B - en conséquence [...] une pure théorie de la nature concernant des choses déterminées de la nature n’est possible qu’au moyen de la mathématique
Toutes les révolutions scientifiques ont donc consisté en une nouvelle manière de considérer la réalité, qui tient tout entière dans l’équation y=F(x), et où y est le concept construit par application d’une fonction mathématique F. Il s’ensuit apparemment que “dans toute théorie de la nature il ne se rencontre de science proprement dite qu’autant qu’il s’y trouve de connaissance a priori, [...] que dans la mesure où la mathématique pourra s’y appliquer”(Critique de la Raison Pure, IV, 470).

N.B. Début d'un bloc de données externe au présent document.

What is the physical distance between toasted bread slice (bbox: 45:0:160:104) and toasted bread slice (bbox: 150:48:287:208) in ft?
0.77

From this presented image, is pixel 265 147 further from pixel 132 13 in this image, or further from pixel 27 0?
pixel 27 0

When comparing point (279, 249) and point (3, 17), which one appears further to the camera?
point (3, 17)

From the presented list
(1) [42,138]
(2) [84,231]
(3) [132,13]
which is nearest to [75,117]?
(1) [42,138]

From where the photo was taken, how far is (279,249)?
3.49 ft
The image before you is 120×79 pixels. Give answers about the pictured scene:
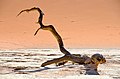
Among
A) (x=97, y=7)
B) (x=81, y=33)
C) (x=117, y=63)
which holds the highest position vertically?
(x=97, y=7)

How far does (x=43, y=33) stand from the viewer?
18.4m

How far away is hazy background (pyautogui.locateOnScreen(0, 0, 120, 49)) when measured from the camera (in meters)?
15.8

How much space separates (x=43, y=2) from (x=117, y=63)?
1825 cm

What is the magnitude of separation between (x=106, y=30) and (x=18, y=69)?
42.9ft

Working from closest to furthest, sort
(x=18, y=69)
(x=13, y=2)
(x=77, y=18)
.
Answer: (x=18, y=69)
(x=77, y=18)
(x=13, y=2)

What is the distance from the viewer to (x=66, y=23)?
21516mm

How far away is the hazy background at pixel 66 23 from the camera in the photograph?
1577cm

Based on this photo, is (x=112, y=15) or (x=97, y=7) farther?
(x=97, y=7)

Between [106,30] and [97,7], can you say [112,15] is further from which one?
[106,30]

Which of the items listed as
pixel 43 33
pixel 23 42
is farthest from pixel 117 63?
pixel 43 33

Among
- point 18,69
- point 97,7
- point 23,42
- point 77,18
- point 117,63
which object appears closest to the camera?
point 18,69

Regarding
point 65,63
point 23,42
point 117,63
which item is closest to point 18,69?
point 65,63

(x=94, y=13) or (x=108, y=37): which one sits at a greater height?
(x=94, y=13)

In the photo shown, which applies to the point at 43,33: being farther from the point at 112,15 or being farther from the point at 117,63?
the point at 117,63
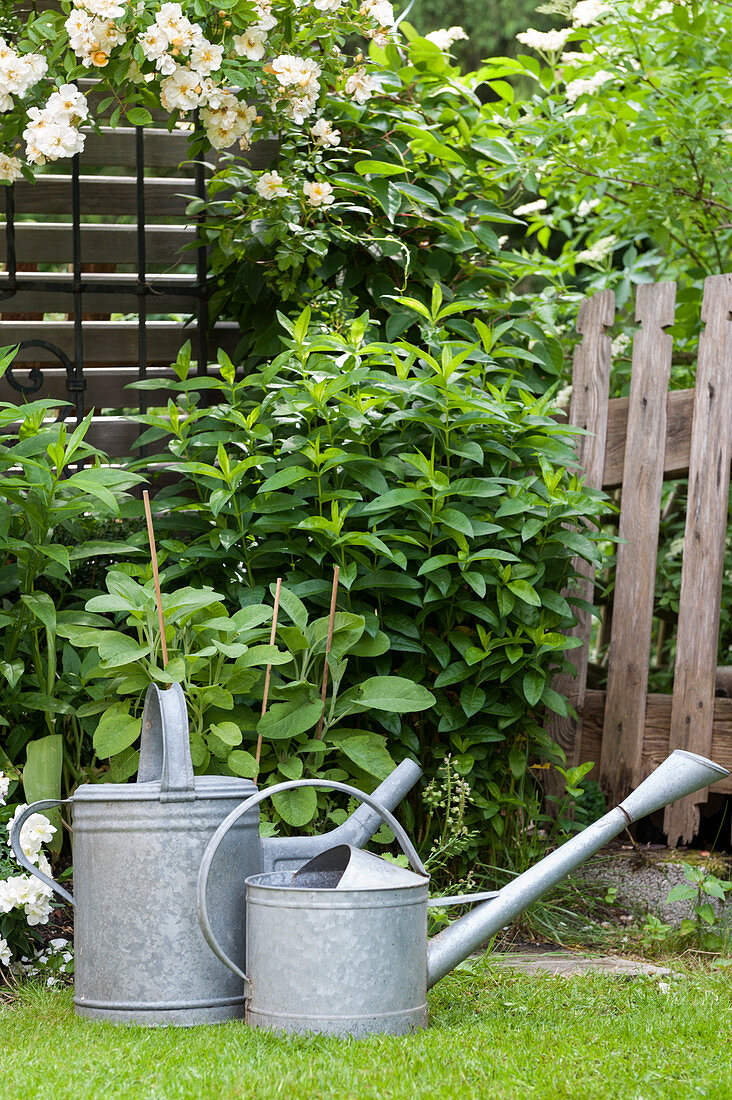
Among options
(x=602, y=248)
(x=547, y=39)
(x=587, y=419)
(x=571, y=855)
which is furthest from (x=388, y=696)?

Sauf qu’il ne va pas de soi que la connaissance a priori ne puisse se trouver que dans les mathématiques. Car ce qu’il y a d’universel et de nécessaire (donc de rationnel) dans la formulation mathématisée, c’est qu’elle indique précisément à quelles conditions le possible devient réel. Mais cette rationalité, contrairement à ce croit Kant en pleine période des Lumières, ne concerne pas les prémisses de la démonstration. Par exemple le cinquième postulat d’Euclide selon lequel par un point extérieur à une droite ne passe qu’une seule parallèle à cette droite ne peut servir à décrire scientifiquement que des objets de notre espace quotidien. Lorsque nous disons qu’un objet possible a la forme d’une ligne droite, nous nous imposons de le voir comme “un levier qui ne peut pas plier, comme forgé dans un matériau infiniment dur”(Leçons sur l’Esthétique, II, 27). Mais si l’on s’intéresse aux espaces courbes qui contiennent les objets dont traite l’astrophysique un tel axiome n’est plus valable parce que les notions de ligne droite ou de matériau infiniment dur y sont contradictoires. Bref, “la géométrie est la grammaire des propositions qui traitent des objets dans l’espace”(Remarques Philosophiques, §178), c’est-à-dire l’ensemble des règles préalables auxquelles doit se conformer une connaissance rigoureuse des objets physiques, mais il n’y a pas de grammaire universelle et nécessaire, celle de l’espace euclidien à trois dimensions n’est pas celle d’un espace courbe à n dimensions. Dire que les principes mathématiques ne sont pas rationnels, cela implique-t-il que la construction a priori de concepts pourrait ne pas être mathématisée ?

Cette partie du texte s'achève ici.